◆ Work request ◆
From the data below, set down exactly the lines between the one holding "Czerwień - pakowanie prezentów" and the one holding "В Киеве слушали классику, несмотря на ливни", inclusive, and no others.

◆ Information provided ◆
•••••

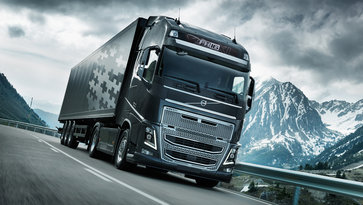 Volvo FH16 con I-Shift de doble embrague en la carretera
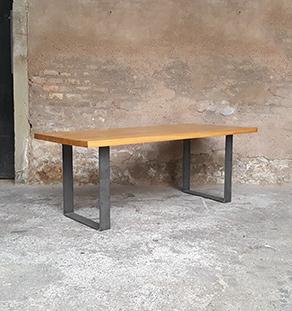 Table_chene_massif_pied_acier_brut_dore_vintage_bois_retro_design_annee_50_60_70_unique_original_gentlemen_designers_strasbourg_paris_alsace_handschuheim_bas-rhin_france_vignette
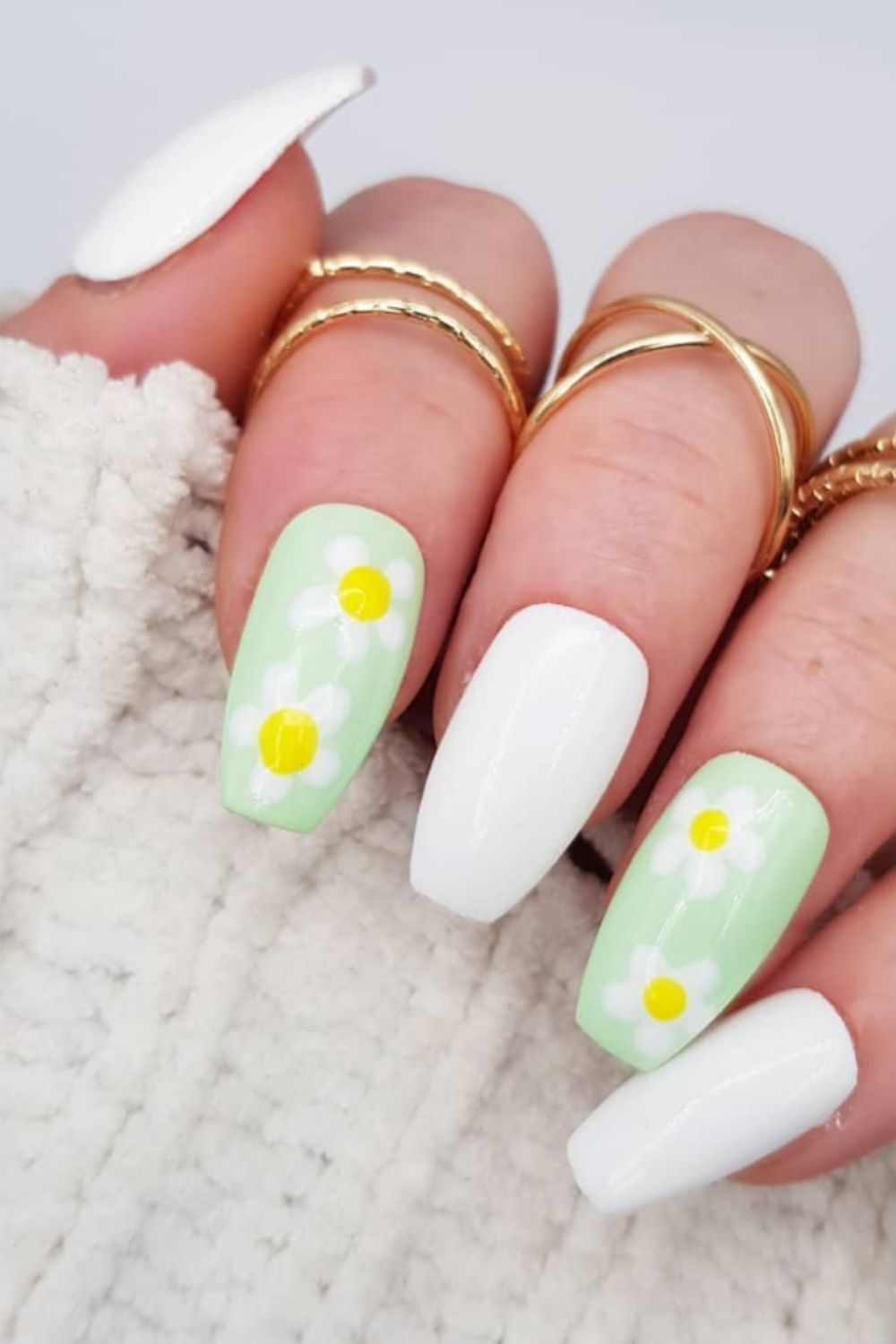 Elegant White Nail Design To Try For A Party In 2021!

•••••

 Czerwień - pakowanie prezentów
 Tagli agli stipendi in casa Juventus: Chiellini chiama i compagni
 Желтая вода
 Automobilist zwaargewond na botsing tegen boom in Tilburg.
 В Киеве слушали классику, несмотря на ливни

•••••

◆ Written solution ◆
 Czerwień - pakowanie prezentów
 Tagli agli stipendi in casa Juventus: Chiellini chiama i compagni
 Желтая вода
 Automobilist zwaargewond na botsing tegen boom in Tilburg.
 В Киеве слушали классику, несмотря на ливни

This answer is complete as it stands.